The first step in implanting the virtues that will eventually overpower the vices is to establish the foundational virtue of deep and regular prayer. Through this silent rhythm of prayer wisdom slowly penetrates our mind and our world. Wisdom is the universal power that brings good out of evil. As the book of Wisdom says, 'the hope for the salvation of the world lies in the greatest number of wise people.' The wise know the distinction between self-knowledge and self-fixation, between detachment and hardness of heart,
between correction and cruelty. There are no rules for wisdom. Rules are never universal. But virtue is.

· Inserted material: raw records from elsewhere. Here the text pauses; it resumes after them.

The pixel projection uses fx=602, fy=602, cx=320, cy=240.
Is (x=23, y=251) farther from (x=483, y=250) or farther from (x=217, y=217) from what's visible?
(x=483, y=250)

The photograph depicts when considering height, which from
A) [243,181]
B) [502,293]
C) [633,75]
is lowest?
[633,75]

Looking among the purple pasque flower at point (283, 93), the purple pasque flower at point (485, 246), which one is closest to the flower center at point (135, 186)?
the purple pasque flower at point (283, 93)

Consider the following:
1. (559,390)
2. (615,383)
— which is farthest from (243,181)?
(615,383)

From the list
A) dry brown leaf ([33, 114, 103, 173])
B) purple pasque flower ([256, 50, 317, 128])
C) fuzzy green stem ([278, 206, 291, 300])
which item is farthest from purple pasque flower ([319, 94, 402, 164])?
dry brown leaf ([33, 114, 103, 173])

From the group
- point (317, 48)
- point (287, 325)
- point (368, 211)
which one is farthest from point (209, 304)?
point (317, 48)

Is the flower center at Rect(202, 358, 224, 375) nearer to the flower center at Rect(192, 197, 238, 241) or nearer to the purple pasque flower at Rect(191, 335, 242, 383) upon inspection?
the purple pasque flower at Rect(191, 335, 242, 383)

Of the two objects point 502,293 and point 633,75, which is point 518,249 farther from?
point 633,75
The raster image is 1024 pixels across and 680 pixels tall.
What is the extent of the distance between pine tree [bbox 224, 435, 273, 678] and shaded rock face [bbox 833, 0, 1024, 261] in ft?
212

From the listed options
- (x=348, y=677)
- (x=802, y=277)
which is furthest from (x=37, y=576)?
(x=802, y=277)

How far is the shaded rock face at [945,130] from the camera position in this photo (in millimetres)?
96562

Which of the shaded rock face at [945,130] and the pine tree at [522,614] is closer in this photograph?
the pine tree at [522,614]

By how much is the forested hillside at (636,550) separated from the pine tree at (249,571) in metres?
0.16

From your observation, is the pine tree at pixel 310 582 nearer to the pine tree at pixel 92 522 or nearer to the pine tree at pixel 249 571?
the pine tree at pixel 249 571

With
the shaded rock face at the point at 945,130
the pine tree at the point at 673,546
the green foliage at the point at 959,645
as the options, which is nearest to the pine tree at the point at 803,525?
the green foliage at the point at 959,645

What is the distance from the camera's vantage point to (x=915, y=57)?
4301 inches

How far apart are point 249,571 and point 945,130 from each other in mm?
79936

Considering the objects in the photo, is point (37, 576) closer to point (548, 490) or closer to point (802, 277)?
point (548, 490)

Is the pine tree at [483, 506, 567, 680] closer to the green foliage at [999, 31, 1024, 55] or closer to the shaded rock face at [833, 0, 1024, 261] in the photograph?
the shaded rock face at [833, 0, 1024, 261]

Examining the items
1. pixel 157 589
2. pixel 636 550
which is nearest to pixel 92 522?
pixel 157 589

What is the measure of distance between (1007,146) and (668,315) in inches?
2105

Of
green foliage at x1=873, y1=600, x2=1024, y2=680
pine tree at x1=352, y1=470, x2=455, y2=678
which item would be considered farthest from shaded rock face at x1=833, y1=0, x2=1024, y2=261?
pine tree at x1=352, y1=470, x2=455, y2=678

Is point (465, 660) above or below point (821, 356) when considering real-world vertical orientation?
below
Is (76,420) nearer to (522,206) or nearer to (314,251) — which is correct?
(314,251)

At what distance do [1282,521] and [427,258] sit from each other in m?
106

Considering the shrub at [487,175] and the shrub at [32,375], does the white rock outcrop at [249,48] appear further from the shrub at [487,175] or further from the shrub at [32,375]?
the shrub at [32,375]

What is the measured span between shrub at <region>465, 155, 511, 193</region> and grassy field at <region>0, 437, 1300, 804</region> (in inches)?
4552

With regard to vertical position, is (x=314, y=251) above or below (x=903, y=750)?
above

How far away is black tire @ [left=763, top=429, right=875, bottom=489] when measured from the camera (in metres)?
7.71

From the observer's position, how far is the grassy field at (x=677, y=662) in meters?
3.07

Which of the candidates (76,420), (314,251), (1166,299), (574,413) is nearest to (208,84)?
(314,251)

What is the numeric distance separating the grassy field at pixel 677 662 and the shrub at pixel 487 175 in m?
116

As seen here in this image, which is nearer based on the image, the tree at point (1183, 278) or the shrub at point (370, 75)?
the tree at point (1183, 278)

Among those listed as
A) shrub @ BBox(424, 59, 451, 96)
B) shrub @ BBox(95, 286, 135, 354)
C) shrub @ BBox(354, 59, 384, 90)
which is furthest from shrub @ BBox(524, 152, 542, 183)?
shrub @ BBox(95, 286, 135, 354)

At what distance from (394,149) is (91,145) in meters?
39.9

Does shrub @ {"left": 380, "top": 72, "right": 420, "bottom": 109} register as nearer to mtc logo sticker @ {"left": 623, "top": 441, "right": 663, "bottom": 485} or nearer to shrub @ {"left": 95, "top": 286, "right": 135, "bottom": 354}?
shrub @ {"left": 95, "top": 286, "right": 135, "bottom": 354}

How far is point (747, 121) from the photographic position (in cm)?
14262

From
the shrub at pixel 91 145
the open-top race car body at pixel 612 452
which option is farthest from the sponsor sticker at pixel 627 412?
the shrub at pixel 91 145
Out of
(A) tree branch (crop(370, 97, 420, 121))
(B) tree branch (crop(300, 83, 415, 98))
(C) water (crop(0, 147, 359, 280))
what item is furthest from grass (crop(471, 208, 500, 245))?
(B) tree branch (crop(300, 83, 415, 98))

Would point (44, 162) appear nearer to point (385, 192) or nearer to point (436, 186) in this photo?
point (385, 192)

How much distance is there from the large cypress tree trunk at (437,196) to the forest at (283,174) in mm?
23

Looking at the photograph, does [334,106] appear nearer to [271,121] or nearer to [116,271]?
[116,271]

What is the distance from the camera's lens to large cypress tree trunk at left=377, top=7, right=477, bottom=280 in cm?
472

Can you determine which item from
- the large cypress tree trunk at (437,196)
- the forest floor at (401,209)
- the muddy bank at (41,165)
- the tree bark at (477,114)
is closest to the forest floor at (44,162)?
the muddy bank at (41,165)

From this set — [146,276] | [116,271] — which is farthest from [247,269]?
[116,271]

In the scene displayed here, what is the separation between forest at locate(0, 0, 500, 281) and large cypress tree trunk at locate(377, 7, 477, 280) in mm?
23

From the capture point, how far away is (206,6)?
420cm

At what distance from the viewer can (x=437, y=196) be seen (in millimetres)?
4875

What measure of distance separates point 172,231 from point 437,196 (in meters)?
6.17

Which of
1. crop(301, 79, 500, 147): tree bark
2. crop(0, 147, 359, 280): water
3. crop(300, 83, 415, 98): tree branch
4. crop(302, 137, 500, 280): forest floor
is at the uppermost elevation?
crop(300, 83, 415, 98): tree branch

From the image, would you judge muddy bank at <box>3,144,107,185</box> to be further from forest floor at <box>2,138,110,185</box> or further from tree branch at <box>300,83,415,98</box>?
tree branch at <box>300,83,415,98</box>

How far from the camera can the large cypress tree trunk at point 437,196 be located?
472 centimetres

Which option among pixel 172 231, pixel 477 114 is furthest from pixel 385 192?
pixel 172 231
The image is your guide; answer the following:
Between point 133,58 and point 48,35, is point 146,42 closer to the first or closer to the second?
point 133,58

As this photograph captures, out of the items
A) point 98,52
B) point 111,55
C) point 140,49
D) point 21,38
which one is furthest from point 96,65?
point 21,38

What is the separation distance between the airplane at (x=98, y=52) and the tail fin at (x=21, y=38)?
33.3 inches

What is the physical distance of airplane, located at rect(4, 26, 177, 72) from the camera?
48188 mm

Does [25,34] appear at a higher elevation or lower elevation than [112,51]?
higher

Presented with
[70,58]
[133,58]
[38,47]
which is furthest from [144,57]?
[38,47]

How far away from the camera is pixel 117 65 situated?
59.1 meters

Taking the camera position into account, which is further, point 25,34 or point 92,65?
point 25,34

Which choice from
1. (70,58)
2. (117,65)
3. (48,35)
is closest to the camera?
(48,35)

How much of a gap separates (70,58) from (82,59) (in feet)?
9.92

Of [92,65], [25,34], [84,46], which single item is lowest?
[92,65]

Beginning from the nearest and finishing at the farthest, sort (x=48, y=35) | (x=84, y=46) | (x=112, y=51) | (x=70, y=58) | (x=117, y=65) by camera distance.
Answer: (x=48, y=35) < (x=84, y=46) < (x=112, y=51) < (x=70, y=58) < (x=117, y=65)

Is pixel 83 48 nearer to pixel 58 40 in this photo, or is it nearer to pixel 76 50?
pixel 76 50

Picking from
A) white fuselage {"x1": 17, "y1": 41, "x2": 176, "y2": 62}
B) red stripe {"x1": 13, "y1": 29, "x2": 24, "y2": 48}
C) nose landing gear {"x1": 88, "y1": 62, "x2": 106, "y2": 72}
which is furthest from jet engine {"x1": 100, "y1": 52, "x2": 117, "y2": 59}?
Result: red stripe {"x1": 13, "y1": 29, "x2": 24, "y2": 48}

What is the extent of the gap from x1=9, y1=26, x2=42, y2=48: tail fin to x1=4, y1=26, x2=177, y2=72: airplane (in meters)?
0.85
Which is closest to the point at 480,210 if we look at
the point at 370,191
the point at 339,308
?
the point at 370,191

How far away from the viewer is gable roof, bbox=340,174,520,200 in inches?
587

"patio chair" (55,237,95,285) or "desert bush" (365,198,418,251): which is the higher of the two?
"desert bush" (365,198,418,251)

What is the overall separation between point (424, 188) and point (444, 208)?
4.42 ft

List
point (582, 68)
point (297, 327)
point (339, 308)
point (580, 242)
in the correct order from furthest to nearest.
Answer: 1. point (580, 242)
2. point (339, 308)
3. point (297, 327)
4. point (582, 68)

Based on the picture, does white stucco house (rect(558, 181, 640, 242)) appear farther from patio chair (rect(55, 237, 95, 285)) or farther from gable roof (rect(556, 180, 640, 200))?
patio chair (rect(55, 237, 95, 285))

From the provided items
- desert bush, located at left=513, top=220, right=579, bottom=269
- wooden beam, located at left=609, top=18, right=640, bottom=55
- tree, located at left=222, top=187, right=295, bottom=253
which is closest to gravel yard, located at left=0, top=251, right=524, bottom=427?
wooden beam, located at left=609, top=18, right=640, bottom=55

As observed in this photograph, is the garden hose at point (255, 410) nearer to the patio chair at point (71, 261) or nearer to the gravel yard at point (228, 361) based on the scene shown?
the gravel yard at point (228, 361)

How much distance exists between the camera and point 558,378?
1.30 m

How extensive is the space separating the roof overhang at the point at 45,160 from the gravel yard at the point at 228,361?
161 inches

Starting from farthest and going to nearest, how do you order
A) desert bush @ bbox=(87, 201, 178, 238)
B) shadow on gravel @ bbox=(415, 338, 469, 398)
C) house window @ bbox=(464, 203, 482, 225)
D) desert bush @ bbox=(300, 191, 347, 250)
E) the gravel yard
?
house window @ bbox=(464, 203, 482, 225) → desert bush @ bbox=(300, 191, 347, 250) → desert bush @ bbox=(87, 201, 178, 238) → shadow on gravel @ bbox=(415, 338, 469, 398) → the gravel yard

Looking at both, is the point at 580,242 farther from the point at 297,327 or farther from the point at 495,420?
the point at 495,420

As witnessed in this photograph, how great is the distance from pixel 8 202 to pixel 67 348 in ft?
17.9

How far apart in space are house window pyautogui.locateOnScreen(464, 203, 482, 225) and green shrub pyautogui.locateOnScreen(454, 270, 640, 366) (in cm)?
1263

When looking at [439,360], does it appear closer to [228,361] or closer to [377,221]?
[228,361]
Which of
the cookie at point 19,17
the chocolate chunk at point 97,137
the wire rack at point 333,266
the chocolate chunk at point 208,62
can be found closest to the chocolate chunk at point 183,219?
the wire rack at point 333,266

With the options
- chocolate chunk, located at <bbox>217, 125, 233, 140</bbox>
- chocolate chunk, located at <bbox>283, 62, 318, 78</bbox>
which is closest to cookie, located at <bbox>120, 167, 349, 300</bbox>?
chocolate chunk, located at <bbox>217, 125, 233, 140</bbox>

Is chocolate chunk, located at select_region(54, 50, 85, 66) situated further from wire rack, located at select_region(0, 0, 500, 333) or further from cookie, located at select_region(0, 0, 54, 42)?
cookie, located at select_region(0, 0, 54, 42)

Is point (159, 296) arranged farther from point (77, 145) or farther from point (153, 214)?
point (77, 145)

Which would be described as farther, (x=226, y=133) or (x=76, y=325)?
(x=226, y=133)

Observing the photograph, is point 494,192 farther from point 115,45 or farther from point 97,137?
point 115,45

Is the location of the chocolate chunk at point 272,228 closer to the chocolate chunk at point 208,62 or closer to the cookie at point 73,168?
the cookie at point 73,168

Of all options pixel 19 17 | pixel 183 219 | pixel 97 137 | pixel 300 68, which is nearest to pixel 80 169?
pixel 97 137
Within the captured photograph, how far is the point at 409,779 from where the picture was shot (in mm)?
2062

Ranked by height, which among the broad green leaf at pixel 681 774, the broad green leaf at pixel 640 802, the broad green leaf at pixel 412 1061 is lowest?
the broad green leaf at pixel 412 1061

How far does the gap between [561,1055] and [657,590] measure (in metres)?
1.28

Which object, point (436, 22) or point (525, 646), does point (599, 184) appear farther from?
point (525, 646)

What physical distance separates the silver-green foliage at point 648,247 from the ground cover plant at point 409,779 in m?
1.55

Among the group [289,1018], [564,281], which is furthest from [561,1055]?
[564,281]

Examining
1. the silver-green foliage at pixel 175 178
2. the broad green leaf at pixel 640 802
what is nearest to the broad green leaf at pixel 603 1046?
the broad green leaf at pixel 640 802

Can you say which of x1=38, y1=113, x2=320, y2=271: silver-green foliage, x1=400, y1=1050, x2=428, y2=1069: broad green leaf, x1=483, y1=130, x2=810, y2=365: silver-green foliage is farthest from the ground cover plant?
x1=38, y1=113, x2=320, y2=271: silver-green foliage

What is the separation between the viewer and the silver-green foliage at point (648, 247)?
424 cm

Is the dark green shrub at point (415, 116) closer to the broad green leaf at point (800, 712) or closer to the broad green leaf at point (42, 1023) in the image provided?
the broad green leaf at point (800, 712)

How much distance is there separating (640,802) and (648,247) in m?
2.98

After Meditation, an excerpt from The Book of Wisdom 8: 21-29 in Christian
Community Bible (Quezon City, Philippines: Claretian Publications, 1997), p.
I have come to know everything we see and everything hidden, because
Wisdom, who designed them all, taught me.
In her is a spirit that is intelligent, saintly, unique, manifold, subtle, active, concise, pure and lucid. It cannot corrupt, loves what is good and nothing can restrain it. It is beneficent, loving humankind, steadfast, dependable, calm though almighty. It sees everything and penetrates all spirits, however intelligent, subtle and pure they may be.
Wisdom surpasses in mobility all that moves, and being so pure pervades and permeates all things.
She is a breath of the power of God, a pure emanation of the glory of the Almighty; nothing impure can enter her. She is a reflection of eternal light, a spotless mirror of God's action and an image of his goodness.
She is but one, yet Wisdom can do all things and, herself unchanging, she renews all things. She enters holy souls, making them prophets and friends of God. . .She is indeed more beautiful than the sun and surpasses all the constellations; she outrivals light, for light gives way to night, but evil cannot prevail against Wisdom.